18 years ago, I was diagnosed with breast cancer. My diagnosis was delayed after I was initially sent away by a GP, and by the time my cancer was identified it had spread to my lymph glands. They had to be removed, and I continue to live with the consequences today.
I was fortunate. My treatment, which included 2 operations, chemotherapy and radiotherapy, was successful.
For thousands of people living with secondary breast cancer, however, there is no cure.
Secondary breast cancer occurs when the disease spreads beyond the breast to other parts of the body. Treatments can slow its progression, ease symptoms and extend life, but they cannot eliminate the disease.
Around 11,500 women and 90 men die from breast cancer every year in the UK, and almost all those deaths are caused by secondary breast cancer.
For those patients, every additional month matters. Every family milestone and every precious moment counts. Yet too often, people living with secondary breast cancer are overlooked by the very systems designed to support them.
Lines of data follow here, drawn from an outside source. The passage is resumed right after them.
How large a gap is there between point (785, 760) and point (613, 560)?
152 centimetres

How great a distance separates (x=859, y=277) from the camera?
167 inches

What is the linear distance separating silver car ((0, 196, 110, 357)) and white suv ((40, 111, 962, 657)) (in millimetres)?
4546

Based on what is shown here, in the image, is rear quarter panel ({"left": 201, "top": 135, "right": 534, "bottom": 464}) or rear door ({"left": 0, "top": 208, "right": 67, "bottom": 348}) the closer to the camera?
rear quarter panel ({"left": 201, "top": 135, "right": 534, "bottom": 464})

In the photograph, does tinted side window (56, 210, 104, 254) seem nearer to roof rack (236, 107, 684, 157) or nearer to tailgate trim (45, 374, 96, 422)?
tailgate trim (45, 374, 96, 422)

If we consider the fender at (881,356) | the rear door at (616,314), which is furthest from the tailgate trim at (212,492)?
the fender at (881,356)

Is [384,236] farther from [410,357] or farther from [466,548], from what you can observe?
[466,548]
One of the most shocking realities is that we still do not know exactly how many people are living with secondary breast cancer in the UK. The best estimate is around 61,000 people, but the truth is that nobody knows for certain.
For decades, campaigners and clinicians have highlighted the urgent need for better data collection. While some progress has been made, the first two National Audits of Metastatic Breast Cancer were unable to provide a complete picture because recurrence data remains incomplete and inconsistent.
This is more than a bureaucratic problem. Without accurate data, the NHS cannot properly plan services, allocate resources or understand where support is most needed. Patients are left feeling invisible because they are effectively invisible within the system.
The principle is simple: if we do not count people, we cannot support them.
That is why the Government’s commitment in the National Cancer Plan to define and count recurrent cancers, beginning with metastatic breast cancer in 2026, is so important.
I was the first MP in this Parliament to call for a National Cancer Plan, and welcomed it’s launch after months of campaigning. But the Plan must now be delivered in full, so these promises become reality.
Alongside better data, we must improve access to life-extending treatments.
Medical innovation has transformed outcomes for many people with secondary breast cancer. New therapies are helping patients live longer and maintain a better quality of life. Yet far too many cannot access these treatments through the NHS.
The case of Enhertu illustrates the problem. The treatment has shown significant benefits for patients with HER2-low metastatic breast cancer, yet it was rejected for NHS use in England on cost-effectiveness grounds. Meanwhile, patients in Scotland and many other European countries already have access to it.
England risks falling behind at precisely the moment when advances in cancer treatment are accelerating.
Recent changes to NICE’s cost-effectiveness framework create an opportunity to revisit decisions. Pharmaceutical companies, regulators and NHS leaders must work together to ensure patients are not denied treatments that could provide valuable additional time with their loved ones.
The wider challenge is ensuring that our assessment and approval processes keep pace with medical innovation. Life-extending treatments exist. Patients should not be left waiting unnecessarily while barriers to access remain unresolved.
Support services also require urgent attention.
Clinical Nurse Specialists are often the cornerstone of care for people living with secondary breast cancer, helping them navigate complex treatment pathways while providing vital emotional support.
Yet too many patients still do not have access to a specialist nurse, or receive limited support due to overstretched caseloads.
The NHS Long Term Plan promised every cancer patient access to a Clinical Nurse Specialist or support worker. That commitment must be honoured.
People living with secondary breast cancer do not have time on their side. They cannot afford years of delay while data systems are improved, treatments are negotiated or workforce shortages are addressed.
They need to be counted. They need access to specialist support. And they need timely access to treatments that can give them more precious time with the people they love.
That should be the minimum standard of care in a modern health service.